**ЗАДАЧИ И ЗАДАНИЯ**
#1 Перескажите короче абзац интервью, который начинается словами «Сейчас, к сожалению, уже практически нет», сохранив основные факты.
#2 Перепишите фрагмент интервью, который открывается словами «К. ЛАРИНА – Фантастически.» и завершается словами «умер. Значит, считайте.», поставив «Наталья Крымова» вместо «Наташа Крымова».
#3 Продолжите интервью К. Лариной с Л. Каневским, начав сразу после его последней реплики.

**СТРАНИЦА**

К. ЛАРИНА – То есть вы играете на двух языках?

Л. КАНЕВСКИЙ – Сейчас, к сожалению, уже практически нет, не играем. Но мы 15 лет играли постоянно на русском и на иврите одни и те же спектакли. Сначала мы даже выпускали спектакли по-русски, потом переходили на иврит. Ну, то есть работали по-русски. Но постепенно пришли уже молодые израильские актёры, и мы начали выпускать уже и на иврите спектакли. А первые годы было смешно. Ну, не смешно, а драматично. Было нестрашно, если ты не скажешь реплику – ладно. Но если партнёр не скажет тебе реплику, а ты на неё ответишь – будет понятно, что нихрена не понимаешь. Но тем не менее мы справились с этой задачей и победили.

К. ЛАРИНА – Сколько, 50 лет вам было, да?

Л. КАНЕВСКИЙ – А?

К. ЛАРИНА – В 50 лет вы начали действительно сначала жизнь и творческую, и географическую, и всё.

Л. КАНЕВСКИЙ – Чудо.

К. ЛАРИНА – И язык с нуля учили практически.

Л. КАНЕВСКИЙ – С нуля.

К. ЛАРИНА – Как вам это удалось?

Л. КАНЕВСКИЙ – Ну, я и сейчас его, конечно, знаю.

К. ЛАРИНА – Вы же говорите на нём?

Л. КАНЕВСКИЙ – Я знаю его на бытовом уровне. Я знаю его, конечно.

К. ЛАРИНА – Наверняка газеты читаете, телевизор смотрите. Понимаете?

Л. КАНЕВСКИЙ – Понимаю, да, конечно. Как удалось?

К. ЛАРИНА – Фантастически.

Л. КАНЕВСКИЙ – Есть такое место, знаете, которое ниже копчика.

К. ЛАРИНА – Высидели.

Л. КАНЕВСКИЙ – Вот на нём надо сидеть и учить так, как ты роли учишь. Так что… Так мы учили и слова, и развешаны были по квартире, писали бумажки. Ну, не знаю, я ни разу не пожалел об этом решении. У нас была смешная однажды история. Мы так говорим симпатично, Ксюша, просто мне нравится, воспоминательно. Где-то через пять лет я первый раз приехал в Москву, меня пригласила Наташа Крымова, жена Анатолия Васильевича покойная, и Дима, сын его. Был юбилей со дня его ухода – пять лет. Это был 1995-й, по-моему.

К. ЛАРИНА – В 1987-м он умер. Значит, считайте.

Л. КАНЕВСКИЙ – Или 1996-й.

К. ЛАРИНА – 87 плюс 5 – сколько это будет?

Л. КАНЕВСКИЙ – 87 плюс 5 – 93-й. То есть в 1993-м. А мне друзья, когда я уезжал, говорили: «Ты сумасшедший! Ты в порядке? Что ты?» Я говорил: «Я еду работать в театр. Что вы меня… Я же не рву не корни, не режу». Это не 70-е годы, когда люди уезжали и не возвращались.

К. ЛАРИНА – Навсегда.

Л. КАНЕВСКИЙ – Я же ехал работать. Оставалась здесь квартира, я оставлял всё.

**ИЗВЛЕЧЁННЫЕ ДАННЫЕ**
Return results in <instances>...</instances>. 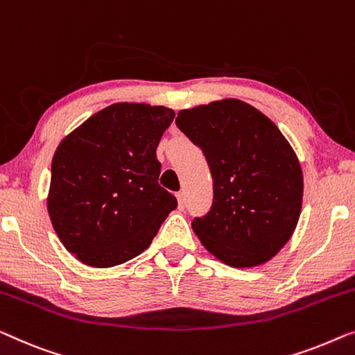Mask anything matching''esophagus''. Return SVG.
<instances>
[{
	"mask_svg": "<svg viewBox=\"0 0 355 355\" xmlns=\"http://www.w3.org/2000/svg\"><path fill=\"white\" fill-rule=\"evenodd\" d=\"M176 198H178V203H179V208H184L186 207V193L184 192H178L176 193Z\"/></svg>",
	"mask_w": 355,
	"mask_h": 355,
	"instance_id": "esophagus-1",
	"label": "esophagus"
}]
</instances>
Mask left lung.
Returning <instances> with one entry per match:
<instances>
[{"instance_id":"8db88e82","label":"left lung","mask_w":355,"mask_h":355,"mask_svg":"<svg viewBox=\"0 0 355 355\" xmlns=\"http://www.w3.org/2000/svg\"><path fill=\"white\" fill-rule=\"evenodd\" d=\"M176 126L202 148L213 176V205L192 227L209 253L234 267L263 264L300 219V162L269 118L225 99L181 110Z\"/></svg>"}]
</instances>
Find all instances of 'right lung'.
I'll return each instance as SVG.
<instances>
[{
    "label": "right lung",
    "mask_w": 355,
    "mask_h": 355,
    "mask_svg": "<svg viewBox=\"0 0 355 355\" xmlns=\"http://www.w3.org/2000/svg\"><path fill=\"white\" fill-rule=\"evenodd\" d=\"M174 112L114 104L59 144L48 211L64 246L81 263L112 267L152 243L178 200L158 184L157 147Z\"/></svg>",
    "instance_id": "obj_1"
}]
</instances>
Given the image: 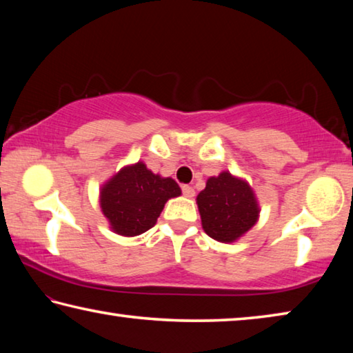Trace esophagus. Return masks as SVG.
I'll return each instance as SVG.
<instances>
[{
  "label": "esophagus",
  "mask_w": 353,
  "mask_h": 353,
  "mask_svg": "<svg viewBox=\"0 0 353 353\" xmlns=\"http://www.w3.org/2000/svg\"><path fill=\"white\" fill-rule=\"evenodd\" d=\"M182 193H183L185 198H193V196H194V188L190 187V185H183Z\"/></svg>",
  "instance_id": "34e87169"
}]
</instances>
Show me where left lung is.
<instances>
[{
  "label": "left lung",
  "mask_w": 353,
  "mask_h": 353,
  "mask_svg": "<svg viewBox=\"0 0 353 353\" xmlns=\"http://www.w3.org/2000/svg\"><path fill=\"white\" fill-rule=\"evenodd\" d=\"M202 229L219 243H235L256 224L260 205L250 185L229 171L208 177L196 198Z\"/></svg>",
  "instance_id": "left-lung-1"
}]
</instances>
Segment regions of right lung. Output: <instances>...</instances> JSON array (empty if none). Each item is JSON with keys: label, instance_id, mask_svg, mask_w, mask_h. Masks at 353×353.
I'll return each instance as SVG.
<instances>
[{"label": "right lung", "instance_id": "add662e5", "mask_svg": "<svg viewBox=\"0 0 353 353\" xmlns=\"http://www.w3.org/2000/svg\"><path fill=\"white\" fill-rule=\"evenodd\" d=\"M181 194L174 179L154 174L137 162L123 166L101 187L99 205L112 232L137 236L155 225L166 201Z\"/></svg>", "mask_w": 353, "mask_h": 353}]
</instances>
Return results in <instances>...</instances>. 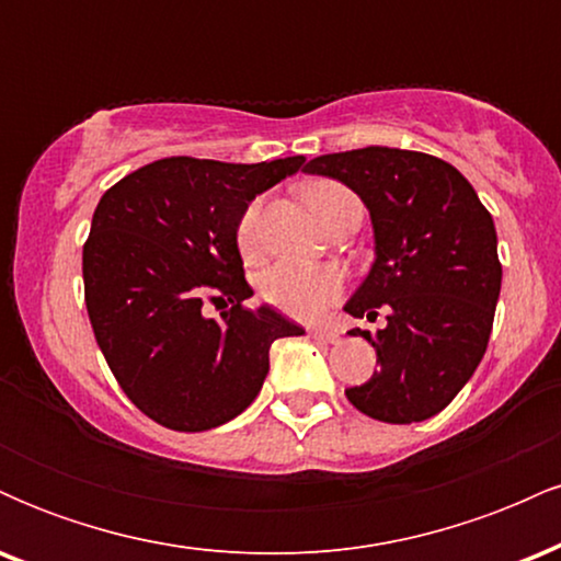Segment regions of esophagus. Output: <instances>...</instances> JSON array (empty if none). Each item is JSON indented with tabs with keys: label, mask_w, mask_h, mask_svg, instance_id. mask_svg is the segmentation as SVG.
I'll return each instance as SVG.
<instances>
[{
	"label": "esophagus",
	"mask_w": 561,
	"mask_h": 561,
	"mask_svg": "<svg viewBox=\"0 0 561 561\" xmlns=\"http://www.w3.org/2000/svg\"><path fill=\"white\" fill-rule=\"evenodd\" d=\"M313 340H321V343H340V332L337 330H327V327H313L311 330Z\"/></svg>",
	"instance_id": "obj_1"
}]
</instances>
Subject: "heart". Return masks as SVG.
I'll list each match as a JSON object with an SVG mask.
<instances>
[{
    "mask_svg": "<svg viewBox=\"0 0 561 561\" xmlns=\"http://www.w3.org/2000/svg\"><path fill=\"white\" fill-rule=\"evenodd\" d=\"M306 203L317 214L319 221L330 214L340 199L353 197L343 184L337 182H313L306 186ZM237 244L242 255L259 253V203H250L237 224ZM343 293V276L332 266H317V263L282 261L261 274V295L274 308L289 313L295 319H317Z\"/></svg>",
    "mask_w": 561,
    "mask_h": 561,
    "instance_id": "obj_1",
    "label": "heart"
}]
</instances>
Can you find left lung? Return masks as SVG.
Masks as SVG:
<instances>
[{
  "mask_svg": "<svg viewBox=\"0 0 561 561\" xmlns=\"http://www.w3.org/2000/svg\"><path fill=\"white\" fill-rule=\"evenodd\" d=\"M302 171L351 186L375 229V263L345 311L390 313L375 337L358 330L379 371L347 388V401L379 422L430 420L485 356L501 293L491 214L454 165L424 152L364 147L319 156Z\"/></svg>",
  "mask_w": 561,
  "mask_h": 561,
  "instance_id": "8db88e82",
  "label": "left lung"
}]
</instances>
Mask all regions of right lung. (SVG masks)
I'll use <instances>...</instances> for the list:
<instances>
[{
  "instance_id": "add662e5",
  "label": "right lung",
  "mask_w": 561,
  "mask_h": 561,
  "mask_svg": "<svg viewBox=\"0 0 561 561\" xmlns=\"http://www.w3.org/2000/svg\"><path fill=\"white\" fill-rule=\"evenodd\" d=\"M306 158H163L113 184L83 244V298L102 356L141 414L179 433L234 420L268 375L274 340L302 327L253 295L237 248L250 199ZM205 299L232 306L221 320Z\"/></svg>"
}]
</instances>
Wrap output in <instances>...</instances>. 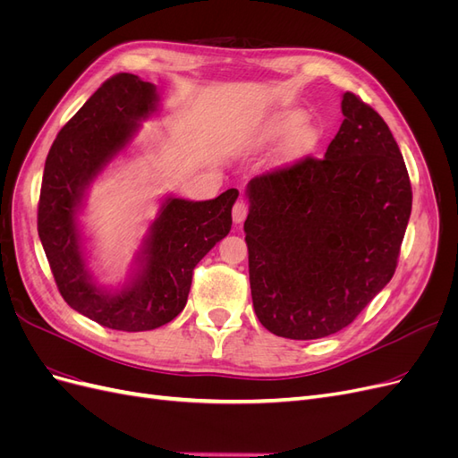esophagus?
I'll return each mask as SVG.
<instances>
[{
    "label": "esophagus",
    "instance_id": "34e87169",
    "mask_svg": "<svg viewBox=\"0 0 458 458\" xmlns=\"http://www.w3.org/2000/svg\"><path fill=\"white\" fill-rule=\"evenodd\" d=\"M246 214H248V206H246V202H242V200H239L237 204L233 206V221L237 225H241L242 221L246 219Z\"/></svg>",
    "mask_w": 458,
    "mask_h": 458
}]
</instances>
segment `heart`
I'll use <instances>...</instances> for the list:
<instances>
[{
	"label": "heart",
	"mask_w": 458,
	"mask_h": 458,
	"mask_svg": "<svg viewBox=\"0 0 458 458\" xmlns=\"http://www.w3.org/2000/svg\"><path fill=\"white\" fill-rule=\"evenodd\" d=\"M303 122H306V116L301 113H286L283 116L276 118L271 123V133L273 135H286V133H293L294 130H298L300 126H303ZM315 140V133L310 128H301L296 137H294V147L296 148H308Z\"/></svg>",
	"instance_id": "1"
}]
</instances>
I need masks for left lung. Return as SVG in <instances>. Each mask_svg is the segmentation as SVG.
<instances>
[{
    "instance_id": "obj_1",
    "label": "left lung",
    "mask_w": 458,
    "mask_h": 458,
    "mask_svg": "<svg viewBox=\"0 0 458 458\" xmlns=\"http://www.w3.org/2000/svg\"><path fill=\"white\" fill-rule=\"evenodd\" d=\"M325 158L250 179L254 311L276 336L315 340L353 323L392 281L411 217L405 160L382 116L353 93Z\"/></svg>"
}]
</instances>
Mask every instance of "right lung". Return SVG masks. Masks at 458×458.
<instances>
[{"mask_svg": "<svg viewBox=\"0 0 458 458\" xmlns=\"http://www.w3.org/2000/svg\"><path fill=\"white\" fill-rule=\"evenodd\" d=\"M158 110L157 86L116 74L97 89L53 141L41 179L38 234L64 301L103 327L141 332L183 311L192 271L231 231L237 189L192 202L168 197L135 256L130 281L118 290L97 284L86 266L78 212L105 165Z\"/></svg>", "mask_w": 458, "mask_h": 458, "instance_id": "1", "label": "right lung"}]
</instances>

* * *

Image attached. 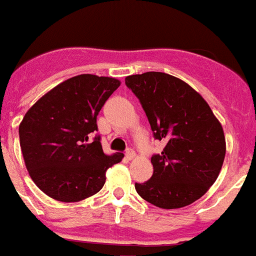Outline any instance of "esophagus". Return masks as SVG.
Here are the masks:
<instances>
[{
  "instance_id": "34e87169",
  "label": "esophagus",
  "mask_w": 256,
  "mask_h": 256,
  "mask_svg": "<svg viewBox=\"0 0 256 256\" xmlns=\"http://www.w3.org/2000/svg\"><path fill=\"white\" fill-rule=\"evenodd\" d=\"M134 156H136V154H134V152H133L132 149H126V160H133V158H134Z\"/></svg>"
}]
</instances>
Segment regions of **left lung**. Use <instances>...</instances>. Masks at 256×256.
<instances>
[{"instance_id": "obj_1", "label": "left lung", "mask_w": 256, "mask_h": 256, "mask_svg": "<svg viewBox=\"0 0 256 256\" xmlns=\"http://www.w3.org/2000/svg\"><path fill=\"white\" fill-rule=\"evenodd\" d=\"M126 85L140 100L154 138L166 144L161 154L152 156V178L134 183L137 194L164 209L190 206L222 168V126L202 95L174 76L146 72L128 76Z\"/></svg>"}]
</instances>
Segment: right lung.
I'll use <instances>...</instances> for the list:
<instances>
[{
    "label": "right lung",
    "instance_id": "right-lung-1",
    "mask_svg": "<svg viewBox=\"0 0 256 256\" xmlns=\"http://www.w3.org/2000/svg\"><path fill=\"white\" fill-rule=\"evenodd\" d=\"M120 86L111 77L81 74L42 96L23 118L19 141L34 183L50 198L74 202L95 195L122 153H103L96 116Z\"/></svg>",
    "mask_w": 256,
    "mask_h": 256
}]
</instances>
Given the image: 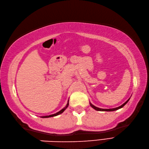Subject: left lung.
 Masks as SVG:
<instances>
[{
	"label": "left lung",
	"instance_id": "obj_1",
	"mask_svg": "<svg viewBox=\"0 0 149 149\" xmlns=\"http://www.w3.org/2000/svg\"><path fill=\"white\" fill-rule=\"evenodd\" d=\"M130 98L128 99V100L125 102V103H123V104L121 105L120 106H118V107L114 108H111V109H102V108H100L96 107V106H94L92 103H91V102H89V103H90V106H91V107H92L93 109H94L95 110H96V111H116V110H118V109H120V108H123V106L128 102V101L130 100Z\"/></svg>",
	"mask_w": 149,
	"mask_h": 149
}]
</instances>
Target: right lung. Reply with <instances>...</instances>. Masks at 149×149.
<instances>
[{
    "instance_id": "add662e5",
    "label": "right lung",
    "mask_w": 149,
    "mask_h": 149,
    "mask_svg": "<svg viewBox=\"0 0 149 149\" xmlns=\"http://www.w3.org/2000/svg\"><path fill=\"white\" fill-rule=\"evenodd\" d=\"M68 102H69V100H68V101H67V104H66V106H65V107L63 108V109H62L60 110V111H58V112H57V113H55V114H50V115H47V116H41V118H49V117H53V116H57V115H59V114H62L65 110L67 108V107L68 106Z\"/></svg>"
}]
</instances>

**ОТВЕТЫ**
#1 Сейчас мы на двух языках уже почти не играем, но 15 лет одни и те же спектакли постоянно шли и на русском, и на иврите. Сначала спектакли выпускали по-русски и потом переводили на иврит. С приходом молодых израильских актёров спектакли стали выпускать и на иврите. Первые годы были драматичными: пропустить свою реплику было не страшно, но ответ на реплику, которую партнёр не произнёс, выдавал непонимание языка. Тем не менее с этой задачей мы справились.

#2
К. ЛАРИНА – Фантастически.

Л. КАНЕВСКИЙ – Есть такое место, знаете, которое ниже копчика.

К. ЛАРИНА – Высидели.

Л. КАНЕВСКИЙ – Вот на нём надо сидеть и учить так, как ты роли учишь. Так что… Так мы учили и слова, и развешаны были по квартире, писали бумажки. Ну, не знаю, я ни разу не пожалел об этом решении. У нас была смешная однажды история. Мы так говорим симпатично, Ксюша, просто мне нравится, воспоминательно. Где-то через пять лет я первый раз приехал в Москву, меня пригласила Наталья Крымова, жена Анатолия Васильевича покойная, и Дима, сын его. Был юбилей со дня его ухода – пять лет. Это был 1995-й, по-моему.

К. ЛАРИНА – В 1987-м он умер. Значит, считайте.

#3
К. ЛАРИНА – Никто не требовал отрекаться от советского гражданства.

Л. КАНЕВСКИЙ – Никогда в жизни, ничего совершенно.

К. ЛАРИНА – Другое время было, конечно.

Л. КАНЕВСКИЙ – Ну да. И все говорили: «Ну как? Зачем?» Я всем говорил: «Ну ладно, что за глупости? Еду, интересное дело, работа». И вот через три года я приехал в Москву. Замечательно погуляли, встретили. Прощальная вечеринка: застолье, все друзья собрались, мы сидим, треплемся. Я говорю: «Эх, чёрт, как неохота уезжать из дому!» Все заорали: « Ну так вот! Мы же тебе говорили!» – «Но как хочется домой». Понимаешь? Вот такая история. Потому что – что такое дом? Близкие, друзья, работа, востребованность, атмосфера – вот это дом. Это же не Родина, о которой говорят: «Как? Предатель! Что ты? Глупости!» Люди мира есть же.

К. ЛАРИНА – О чём вы говорите, что вы? Леонид Семёнович, мы сейчас сделаем небольшой перерыв на новости. Я напомню, что в гостях у нас Леонид Каневский. Через несколько минут продолжим наш разговор.

Л. КАНЕВСКИЙ – Только я прошу, чтобы новости были положительные.

К. ЛАРИНА – Это уж точно я вам не обещаю, к сожалению.

НОВОСТИ

К. ЛАРИНА – Возвращаемся в программу. Напомню, что сегодня в нашей студии Леонид Семёнович Каневский, замечательный актёр. Мы сегодня так всё ностальгируем, вспоминаем прекрасное время, когда и театр был прекрасен, все были молодые, многие были живые и здоровые, а сейчас многих уже нет. А вот про новости тоже заговорили перед новостями. Я себе не представляю, как сегодня чувствуют себя люди с вашей судьбой, потому что у вас все три страны, которые сегодня переживают невероятно тяжёлое время по разным причинам – они все в вас.

Л. КАНЕВСКИЙ – Какие три?

К. ЛАРИНА – И Украина, и Израиль, и Россия.

Л. КАНЕВСКИЙ – Ну, это да.

К. ЛАРИНА – Это что же такое? Я прекрасно понимаю, какие чувства человек должен вообще испытывать. Наверняка там у вас есть и друзья близкие, а может быть, и родные остались – я имею в виду где-нибудь там в Украине. Как это всё переживать? Вот вы расскажите, как вы для себя…

Л. КАНЕВСКИЙ – Ксюшенька, у меня такая просьба… Ксюша, Ксюша! Прости.

К. ЛАРИНА – Да.

Л. КАНЕВСКИЙ – Я бы не хотел…

К. ЛАРИНА – Я не хочу вас про политику заставлять говорить. Ну что вы?

Л. КАНЕВСКИЙ – Нет-нет-нет, не про политику. Просто это настолько больная тема…

К. ЛАРИНА – Тяжело.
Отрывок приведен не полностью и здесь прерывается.